Initialement, plusieurs entreprises avaient indiqué leur intention de commander des dizaines de milliers de RTX Pro 6000D et avaient commencé les tests et la vérification avec les fournisseurs de serveurs de Nvidia, avant de finalement annuler ces travaux après avoir reçu l’ordre de l'Administration chinoise du cyberspace (CAC). Parmi elles, des poids lourds comme ByteDance et Alibaba.
Une escalade de la violence
Ironique quand on sait que Nvidia n'a pas déclaré la moindre vente sur le territoire chinois de son semi-conducteur H20, pourtant destiné à ce marché très gourmand en puissance de calcul. Récemment, malgré une autorisation obtenue par le gouvernement américain d'y reprendre les ventes, l'entreprise a suspendu la production de ces puces après que le gouvernement chinois a officiellement découragé l'utilisation des puces Nvidia par les entreprises du pays.
Les administrations américaines ne sont pas étrangères à ce coup du sort : elles ont clairement restreint l’accès de la Chine aux puces avancées, poussant Pékin à inciter les entreprises locales à se détourner des fournisseurs américains, affectant de facto les pontes du secteur comme Nvidia. Les entreprises chinoises ont notamment essuyé quelques critiques de la part du secrétaire américain au Commerce, Howard Lutnick, cet été. La goutte d'eau qui a fait déborder le vase.

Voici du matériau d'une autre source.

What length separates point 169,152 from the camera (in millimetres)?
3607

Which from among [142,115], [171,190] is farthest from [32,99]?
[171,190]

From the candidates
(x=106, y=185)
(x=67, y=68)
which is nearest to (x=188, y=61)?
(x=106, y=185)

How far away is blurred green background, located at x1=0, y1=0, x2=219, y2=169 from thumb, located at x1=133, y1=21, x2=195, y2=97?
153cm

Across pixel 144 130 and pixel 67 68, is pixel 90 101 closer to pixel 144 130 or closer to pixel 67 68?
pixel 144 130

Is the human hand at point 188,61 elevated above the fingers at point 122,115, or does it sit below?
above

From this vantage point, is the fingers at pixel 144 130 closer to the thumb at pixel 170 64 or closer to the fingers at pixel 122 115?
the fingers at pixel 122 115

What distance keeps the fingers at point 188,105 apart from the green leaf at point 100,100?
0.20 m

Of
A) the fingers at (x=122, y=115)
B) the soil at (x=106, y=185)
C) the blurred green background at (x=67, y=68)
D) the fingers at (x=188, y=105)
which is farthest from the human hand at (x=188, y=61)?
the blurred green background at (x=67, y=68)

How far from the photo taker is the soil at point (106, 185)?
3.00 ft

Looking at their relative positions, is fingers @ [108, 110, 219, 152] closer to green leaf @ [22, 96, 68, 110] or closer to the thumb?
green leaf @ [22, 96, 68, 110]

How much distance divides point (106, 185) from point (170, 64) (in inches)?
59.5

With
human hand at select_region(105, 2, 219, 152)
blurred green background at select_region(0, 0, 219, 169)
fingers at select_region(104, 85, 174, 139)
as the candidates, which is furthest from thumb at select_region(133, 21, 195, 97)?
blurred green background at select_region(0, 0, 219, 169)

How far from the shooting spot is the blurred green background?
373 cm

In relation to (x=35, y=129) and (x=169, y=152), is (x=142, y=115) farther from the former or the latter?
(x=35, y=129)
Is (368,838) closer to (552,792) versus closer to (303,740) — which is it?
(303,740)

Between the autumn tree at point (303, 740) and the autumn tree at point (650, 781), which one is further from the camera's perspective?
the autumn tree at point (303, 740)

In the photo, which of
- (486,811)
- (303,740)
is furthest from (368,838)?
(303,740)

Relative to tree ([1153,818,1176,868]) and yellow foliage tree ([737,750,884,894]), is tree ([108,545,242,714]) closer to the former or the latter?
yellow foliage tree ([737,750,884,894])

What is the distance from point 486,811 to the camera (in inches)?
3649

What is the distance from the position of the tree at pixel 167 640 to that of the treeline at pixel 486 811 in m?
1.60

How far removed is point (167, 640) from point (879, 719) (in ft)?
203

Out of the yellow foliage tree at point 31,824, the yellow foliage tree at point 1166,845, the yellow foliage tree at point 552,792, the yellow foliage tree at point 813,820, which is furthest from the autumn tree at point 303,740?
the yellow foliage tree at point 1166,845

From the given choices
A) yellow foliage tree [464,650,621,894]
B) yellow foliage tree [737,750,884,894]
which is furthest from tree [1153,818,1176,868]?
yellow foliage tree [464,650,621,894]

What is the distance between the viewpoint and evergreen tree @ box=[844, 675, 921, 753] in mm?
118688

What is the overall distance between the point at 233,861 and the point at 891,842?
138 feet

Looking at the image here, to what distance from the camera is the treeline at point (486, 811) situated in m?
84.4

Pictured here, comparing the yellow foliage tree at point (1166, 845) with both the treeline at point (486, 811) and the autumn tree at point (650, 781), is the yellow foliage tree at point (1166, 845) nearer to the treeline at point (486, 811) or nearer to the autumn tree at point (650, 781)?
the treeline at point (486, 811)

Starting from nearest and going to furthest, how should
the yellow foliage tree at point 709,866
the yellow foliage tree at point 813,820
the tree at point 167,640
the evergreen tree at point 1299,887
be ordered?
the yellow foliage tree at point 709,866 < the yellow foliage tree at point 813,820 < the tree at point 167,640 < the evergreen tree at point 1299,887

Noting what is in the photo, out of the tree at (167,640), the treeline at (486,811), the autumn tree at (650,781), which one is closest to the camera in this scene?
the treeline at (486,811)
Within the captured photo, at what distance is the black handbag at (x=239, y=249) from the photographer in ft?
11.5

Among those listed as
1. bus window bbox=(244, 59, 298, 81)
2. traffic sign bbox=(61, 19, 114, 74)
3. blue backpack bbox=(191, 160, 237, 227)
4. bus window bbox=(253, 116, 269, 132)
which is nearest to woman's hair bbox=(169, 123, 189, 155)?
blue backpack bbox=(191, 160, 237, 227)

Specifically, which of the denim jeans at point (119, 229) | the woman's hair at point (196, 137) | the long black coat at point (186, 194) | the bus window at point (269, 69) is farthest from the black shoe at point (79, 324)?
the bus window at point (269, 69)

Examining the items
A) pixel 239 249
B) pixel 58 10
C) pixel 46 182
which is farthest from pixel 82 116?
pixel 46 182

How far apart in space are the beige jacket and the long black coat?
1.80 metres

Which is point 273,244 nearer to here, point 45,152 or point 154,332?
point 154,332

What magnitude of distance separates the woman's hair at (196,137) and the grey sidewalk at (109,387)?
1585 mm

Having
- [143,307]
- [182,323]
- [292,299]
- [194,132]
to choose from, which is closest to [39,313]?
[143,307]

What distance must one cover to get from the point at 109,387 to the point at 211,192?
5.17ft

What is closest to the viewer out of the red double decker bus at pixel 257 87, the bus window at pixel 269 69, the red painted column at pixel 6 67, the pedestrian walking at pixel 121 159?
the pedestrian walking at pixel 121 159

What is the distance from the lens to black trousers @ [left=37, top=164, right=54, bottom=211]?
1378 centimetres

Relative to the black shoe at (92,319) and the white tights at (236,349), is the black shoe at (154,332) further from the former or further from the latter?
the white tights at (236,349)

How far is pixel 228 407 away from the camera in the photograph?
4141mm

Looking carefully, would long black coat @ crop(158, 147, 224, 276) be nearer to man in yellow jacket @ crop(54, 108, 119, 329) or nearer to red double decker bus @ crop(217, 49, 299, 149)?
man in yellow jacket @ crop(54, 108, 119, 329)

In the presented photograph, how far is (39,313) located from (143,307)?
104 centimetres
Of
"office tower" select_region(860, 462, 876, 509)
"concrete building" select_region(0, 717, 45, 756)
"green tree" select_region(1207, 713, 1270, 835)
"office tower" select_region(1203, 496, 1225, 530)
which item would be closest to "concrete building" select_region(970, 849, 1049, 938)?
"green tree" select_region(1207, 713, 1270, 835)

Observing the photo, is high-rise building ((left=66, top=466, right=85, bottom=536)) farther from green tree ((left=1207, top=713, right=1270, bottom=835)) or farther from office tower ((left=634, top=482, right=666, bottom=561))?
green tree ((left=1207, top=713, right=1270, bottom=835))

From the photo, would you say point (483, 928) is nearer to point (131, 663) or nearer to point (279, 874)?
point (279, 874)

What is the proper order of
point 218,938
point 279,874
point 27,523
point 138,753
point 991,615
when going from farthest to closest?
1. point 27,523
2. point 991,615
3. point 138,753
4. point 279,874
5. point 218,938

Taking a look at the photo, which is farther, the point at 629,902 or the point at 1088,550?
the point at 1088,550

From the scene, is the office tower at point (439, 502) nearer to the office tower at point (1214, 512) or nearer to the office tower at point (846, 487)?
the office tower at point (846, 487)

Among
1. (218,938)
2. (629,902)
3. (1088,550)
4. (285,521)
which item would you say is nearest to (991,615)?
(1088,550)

Nvidia pris entre deux feux
Son patron, Jensen Huang, n'a pas manqué d'élever la voix à l'annonce de l'ordre donné aux grandes entreprises technologiques chinoises de suspendre leurs achats de puces d’IA de l’entreprise américaine et d’annuler les commandes en cours. Il a ainsi déclaré : "Je suis déçu par ce que je vois, mais ils ont des enjeux plus larges à régler entre la Chine et les États-Unis, et je suis patient. Nous continuerons à soutenir le gouvernement chinois et les entreprises chinoises comme elles le souhaitent".
Le deux pays ont pourtant eu l'occasion d'échanger lors de discussions commerciales organisées à Madrid cette semaine. Les échanges se sont concentrés sur des points de friction majeurs, en particulier autour des questions commerciales et technologiques. Les deux parties tentent de désamorcer les tensions liées aux droits de douane, aux contrôles des exportations de technologies sensibles et aux mesures anti?dumping que la Chine vient de lancer contre certains produits américains.
Un sujet particulièrement brûlant est le cas de TikTok, pour lequel les États-Unis insistent sur une cession des actifs chinois ou des garanties très strictes, tandis que la Chine considère cela comme une mesure discriminatoire. Les discussions visent également à prolonger une sorte de trêve tarifaire pour éviter une nouvelle escalade immédiate.